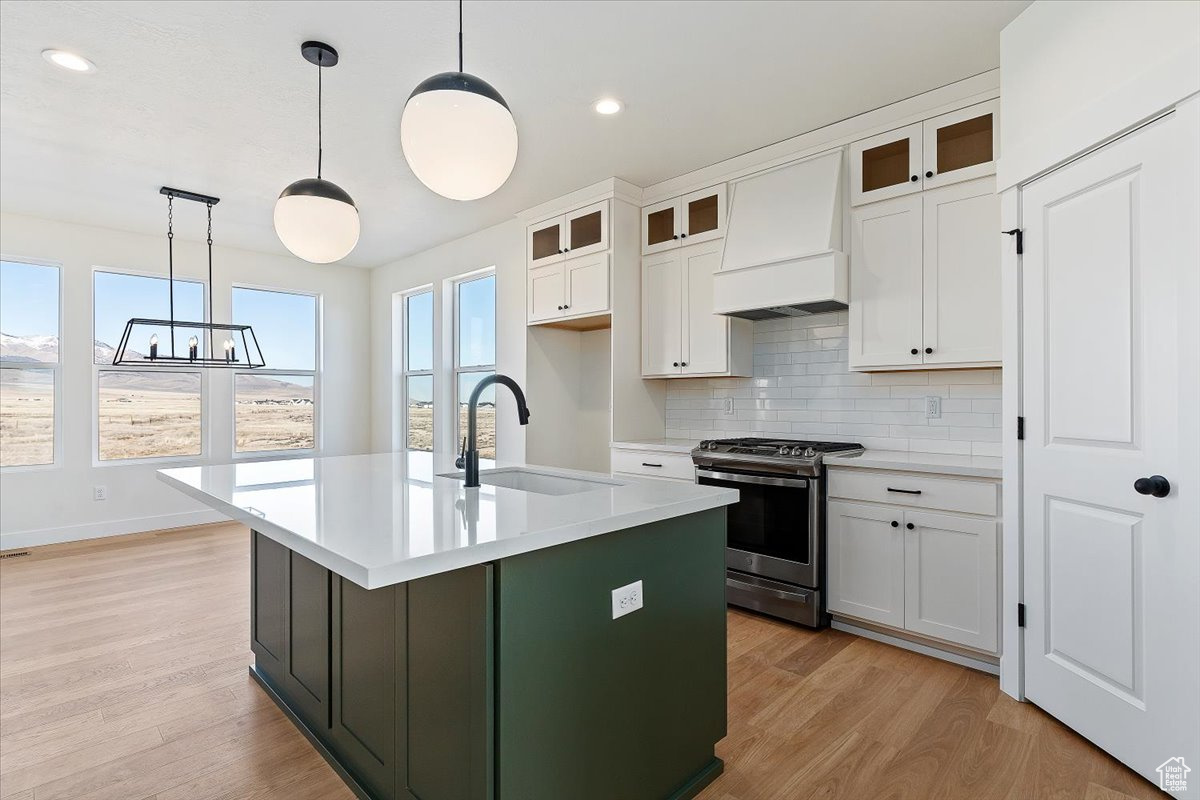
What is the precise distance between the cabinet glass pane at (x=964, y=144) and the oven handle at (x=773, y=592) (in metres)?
2.18

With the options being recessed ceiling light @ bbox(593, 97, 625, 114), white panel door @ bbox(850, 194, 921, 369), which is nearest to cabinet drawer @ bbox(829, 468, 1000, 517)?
white panel door @ bbox(850, 194, 921, 369)

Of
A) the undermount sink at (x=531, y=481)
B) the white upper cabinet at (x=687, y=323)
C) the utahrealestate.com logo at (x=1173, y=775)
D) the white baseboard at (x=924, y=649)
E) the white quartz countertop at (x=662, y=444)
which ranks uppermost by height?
the white upper cabinet at (x=687, y=323)

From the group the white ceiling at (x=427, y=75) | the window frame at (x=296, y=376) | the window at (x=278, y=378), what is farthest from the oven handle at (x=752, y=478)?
the window at (x=278, y=378)

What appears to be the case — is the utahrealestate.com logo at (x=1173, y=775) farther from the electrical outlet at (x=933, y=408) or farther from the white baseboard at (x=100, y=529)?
the white baseboard at (x=100, y=529)

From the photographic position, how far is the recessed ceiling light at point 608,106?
3.03m

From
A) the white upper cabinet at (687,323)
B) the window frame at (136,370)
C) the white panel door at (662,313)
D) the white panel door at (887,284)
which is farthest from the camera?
the window frame at (136,370)

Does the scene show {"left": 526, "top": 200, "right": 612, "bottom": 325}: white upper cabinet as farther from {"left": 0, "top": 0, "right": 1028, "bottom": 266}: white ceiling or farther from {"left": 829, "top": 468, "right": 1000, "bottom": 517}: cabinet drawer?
{"left": 829, "top": 468, "right": 1000, "bottom": 517}: cabinet drawer

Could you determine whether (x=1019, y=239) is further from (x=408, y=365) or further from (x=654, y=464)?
(x=408, y=365)

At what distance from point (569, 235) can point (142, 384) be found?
420 cm

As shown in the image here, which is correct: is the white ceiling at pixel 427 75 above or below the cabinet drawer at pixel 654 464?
above

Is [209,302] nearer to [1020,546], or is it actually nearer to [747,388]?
[747,388]

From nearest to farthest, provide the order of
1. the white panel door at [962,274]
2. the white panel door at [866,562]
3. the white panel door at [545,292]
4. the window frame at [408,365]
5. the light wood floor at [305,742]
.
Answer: the light wood floor at [305,742] → the white panel door at [962,274] → the white panel door at [866,562] → the white panel door at [545,292] → the window frame at [408,365]

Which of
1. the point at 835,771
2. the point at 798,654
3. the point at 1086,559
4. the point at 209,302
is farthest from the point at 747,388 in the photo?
the point at 209,302

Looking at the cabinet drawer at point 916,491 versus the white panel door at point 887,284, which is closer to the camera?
the cabinet drawer at point 916,491
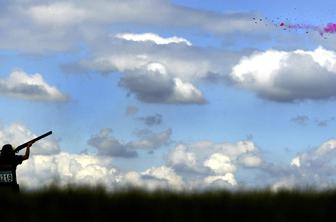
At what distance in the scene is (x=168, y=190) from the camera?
20.8 metres

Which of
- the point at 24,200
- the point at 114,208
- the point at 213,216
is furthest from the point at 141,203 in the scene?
the point at 24,200

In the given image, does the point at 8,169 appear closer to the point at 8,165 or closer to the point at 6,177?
the point at 8,165

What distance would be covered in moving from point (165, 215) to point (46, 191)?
4.22 meters

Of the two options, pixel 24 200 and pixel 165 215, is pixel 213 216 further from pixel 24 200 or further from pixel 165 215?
pixel 24 200

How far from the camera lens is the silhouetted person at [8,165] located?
3077 centimetres

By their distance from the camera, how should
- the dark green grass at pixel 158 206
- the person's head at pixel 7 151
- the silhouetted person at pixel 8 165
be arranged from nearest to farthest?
the dark green grass at pixel 158 206 < the silhouetted person at pixel 8 165 < the person's head at pixel 7 151

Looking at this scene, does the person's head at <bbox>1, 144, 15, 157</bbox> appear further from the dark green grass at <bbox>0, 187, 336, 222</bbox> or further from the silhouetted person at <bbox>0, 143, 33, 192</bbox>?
the dark green grass at <bbox>0, 187, 336, 222</bbox>

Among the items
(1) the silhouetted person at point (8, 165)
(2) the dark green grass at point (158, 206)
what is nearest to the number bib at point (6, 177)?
(1) the silhouetted person at point (8, 165)

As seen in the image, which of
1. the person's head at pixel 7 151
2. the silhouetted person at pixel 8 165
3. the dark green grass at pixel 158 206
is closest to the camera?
the dark green grass at pixel 158 206

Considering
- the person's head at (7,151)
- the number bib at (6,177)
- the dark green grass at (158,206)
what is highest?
the person's head at (7,151)

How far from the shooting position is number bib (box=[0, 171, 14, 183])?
101 ft

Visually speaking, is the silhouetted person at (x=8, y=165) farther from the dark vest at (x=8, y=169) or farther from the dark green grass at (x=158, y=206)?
the dark green grass at (x=158, y=206)

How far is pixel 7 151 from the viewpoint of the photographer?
31516mm

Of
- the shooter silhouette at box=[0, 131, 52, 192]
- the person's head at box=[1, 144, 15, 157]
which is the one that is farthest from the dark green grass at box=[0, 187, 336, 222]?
★ ★ ★
Convert the lines of the records into a Markdown table with the columns Row and Line text. Begin at the line that contains "At what distance in", stop after the line that contains "the dark green grass at pixel 158 206 <", and leave out blank lines.

### CORRECT RESPONSE
| Row | Line text |
|---|---|
| 1 | At what distance in the scene is (x=168, y=190) from the camera? |
| 2 | 20.8 metres |
| 3 | Which of |
| 4 | - the point at 24,200 |
| 5 | - the point at 114,208 |
| 6 | - the point at 213,216 |
| 7 | is furthest from the point at 141,203 in the scene? |
| 8 | the point at 24,200 |
| 9 | In the given image, does the point at 8,169 appear closer to the point at 8,165 or closer to the point at 6,177? |
| 10 | the point at 8,165 |
| 11 | What distance would be covered in moving from point (165, 215) to point (46, 191)? |
| 12 | 4.22 meters |
| 13 | Of the two options, pixel 24 200 and pixel 165 215, is pixel 213 216 further from pixel 24 200 or further from pixel 165 215? |
| 14 | pixel 24 200 |
| 15 | How far from the camera lens is the silhouetted person at [8,165] located? |
| 16 | 3077 centimetres |
| 17 | By their distance from the camera, how should |
| 18 | - the dark green grass at pixel 158 206 |
| 19 | - the person's head at pixel 7 151 |
| 20 | - the silhouetted person at pixel 8 165 |
| 21 | be arranged from nearest to farthest? |
| 22 | the dark green grass at pixel 158 206 < the silhouetted person at pixel 8 165 < the person's head at pixel 7 151 |